While most customer service agents will be based in Salt Lake City, he said, passengers will not be able to initiate a phone call with them.

He said few people ever call Amazon or Uber, and the new airline’s goal is to handle most operations through a fully functional app. It will use online chat for initial customer contacts, and the agents will call the customers back to resolve issues.

“You don’t have to speak to us,” Neeleman said. “You won’t be able to speak to us. You’ll be able to reach out to us and you’ll be able to chat with us and we’ll call you. You won’t be able to call us because everything will be functional.”

Neeleman said the airline aims to fly hundreds of routes without any nonstop competition from other major airlines. Other news sources have said it will use point-to-point flights without depending on hubs.

“I doubt we will have a single route that has any competition,” he said.

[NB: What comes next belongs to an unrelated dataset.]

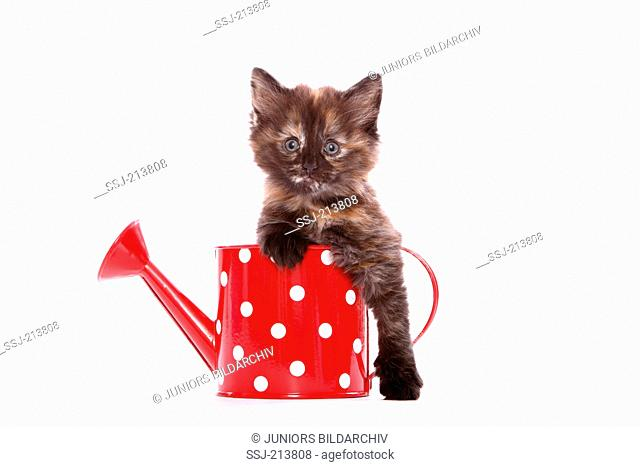 Norwegian Forest Cat. Kitten (6 weeks old) in a small red watering can with white polka dots. Studio picture against a white background. Germany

Neeleman added the airline will fly from the United States to Europe and South America, avoiding competitors’ hubs. The Airbus A220-300 planes the airline will fly have the capability of taking off from “really short runways and can fly for 11 hours.”

Neeleman said his Azul (the Portuguese word for “blue”) airline will feed traffic to the new airline.

He also told the group that the new airline probably will not, in the end, be called Moxy — a name he said he wanted to use for JetBlue initially.

Plans for the new airline were made public in July, when Airbus announced that an investment group headed by Neeleman had agreed to buy 60 aircraft with deliveries beginning in 2021.

Neeleman has plenty of experience in beginning new airlines. He co-founded Morris Air in Utah, which was sold to Southwest. He then founded WestJet in Canada in 1994. He launched JetBlue in 1999 but stepped down there in 2007 after its poor handling of a major snowstorm shut down the airline for days.

He next started Azul in 2008. Also, since 2015, Neeleman has been co-owner of TAP Air Portugal, leading a consortium of investors who privatized the debt-ridden, government-owned airline. Under his leadership, the airline has been trying to turn Portugal into Europe’s newest gateway.